It's not every day you get face to face with the robot who will take your job. So yeah, yesterday was special. Also, I made my 50,000th tweet, which I am pretty sure says some not so good things about me.
What will be your job in a robot-filled world?
The question isn't whether robots and artificial intelligence will reshape the workforce, but what things will look like and how humans will fare.
An early session at TED yesterday, "Our robotic overlords," featured Boston Dynamics showing where robots were headed and Apple's Tom Gruber and others talking about the possibilities for AI. But I was more intrigued by the second session, billed as "The human response."
I wanted to hear what ideas the TED conference speakers had on how humans should react. Not surprisingly, there was a lot of talk about a minimum basic income, a widely talked about idea for dealing with mass job disruption. And the CEO of Patreon spoke about how popular artists can earn the equivalent of a salary through crowdsourced funding.
Still, that leaves me wondering what will happen to the bulk of the workforce. Even if guaranteed basic income were to become reality, that seems more of a safety net than an end goal. What does the future look like for the masses that want to work, but aren't musicians or artists?

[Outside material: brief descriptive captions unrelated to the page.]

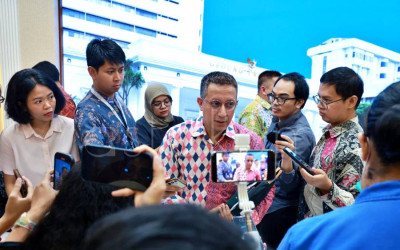 Israel Tolak Peta Jalan Gaza, Indonesia Layangkan Kecaman Keras!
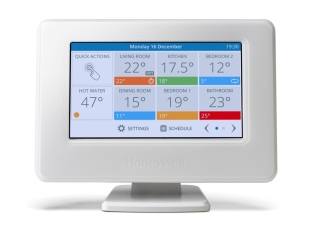 HONEYWELL ATP921R3100 WIFI CONNECTED BASE PACK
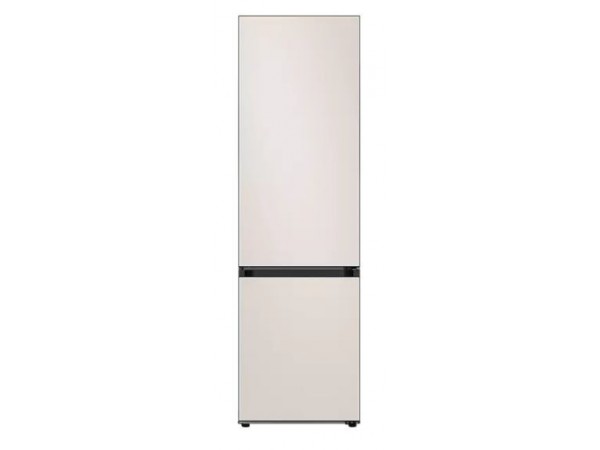 Samsung RB38A6B1DCE/EF Alulfagyasztós kombinált hűtőszekrény, Bézs Samsung RB38A6B1DCE/EF Alulfagyasztós kombinált hűtőszekrény, Bézs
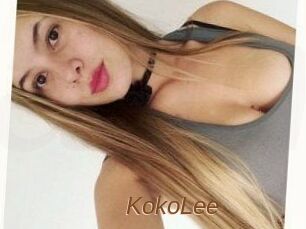 KokoLee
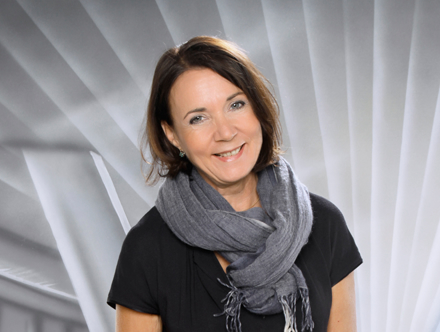 Annette Becker - Physiotherapeutin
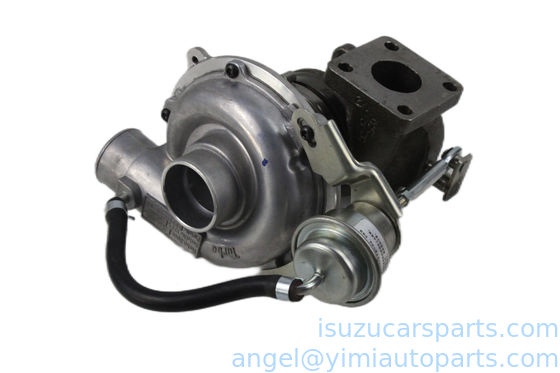 ISUZU TFR55 4JB1T ТУРБОЧАРЖЕР ASM 8971397240 1118010-44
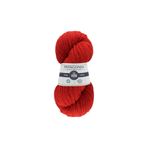 Etrofil Patagonia Örgü İpi Kırmızı %100 Organik Merino Yün 100g 350m (72269)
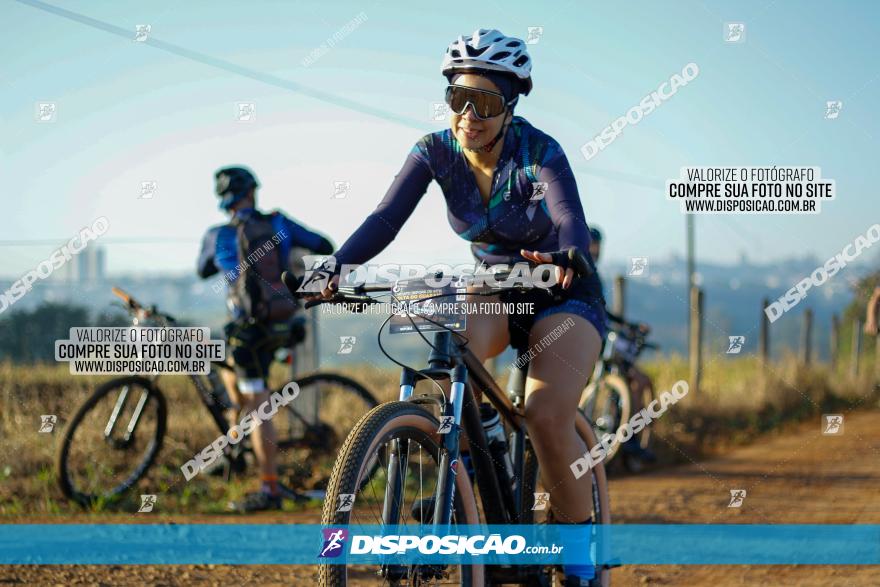 CIRCUITO IBIPORÃ DE MTB - Volta do Guarani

Is it that we can't envision the jobs of the future or that they just won't exist? TED didn't leave me any clearer on the answer.
But, I did become up close and personal with one of the job killing robots. Check out this piece for a video of Boston Dynamics' Spotmini robot mingling with TED guests.
At least we are finally getting flying cars
Uber wants to have prototype "flying taxis" ready to demonstrate by 2020 and is partnering with a bunch of companies including the cities of Dallas and Dubai as well as series aircraft technology companies including Embraer and Bell Helicopter. It also hopes to charge no more than its current UberX rate of $1.32 per passenger per mile, and potentially lower costs over time.
Kitty Hawk, meanwhile, aims to sell its ultralight aircraft by the end of the year. The upside is you don't need a pilot's license, but the downside is it is only designed to fly in uncontested areas over fresh water.
"Your flying dreams are potentially a lot closer than you think," Kitty Hawk's Todd Reichert told the TED crowd (which probably included many of those most likely to plunk down money for the device, whose price hasn't been announced.)
Reichert said the goal is to to expand the range beyond the current 15 miles and to allow flying in more areas, but acknowledged the former will require improvements in battery technology while the latter means working closely with regulators.
"I realize we are not in the Jetsons yet, but this is the first step," he said.
Pai courts conservatives ahead of net neutrality fight
FCC chairman Ajit Pai has been courting conservative allies before he announces his strategy today to roll back the FCC's net neutrality rules, David reports. Vocal defenders of his plan will give him some cover against the anticipated onslaught of opposition.
Meanwhile, progressives are mobilizing: The accelerators Y Combinator and Techstars gathered signatures from more than 800 startups for a letter released today supporting the current rules, and Democratic lawmakers have already announced press calls to push back on Pai's plan.
On Tap: Twitter reports earnings, TED continues in Vancouver and there is a Senate confirmation hearing for Makan Delrahim, President Donald Trump's pick for top antitrust enforcer at the Justice Department.
Trading Places: GoPro has added Susan Lyne, founder and President of AOL-backed investment fund BBG Ventures, to its board of directors.
ICYMI: An appeals court knocked down Anthony Levandowski's effort to use the Fifth Amendment to avoid turning over documents Waymo is seeking in its trade secrets theft case against Uber...Radio giant iHeartMedia anticipates it may not make it to next year without filing bankruptcy...and, speaking of robots, police in Mountain View arrested a man they accuse of being drunk and knocking down one of their "crime-fighting" robots.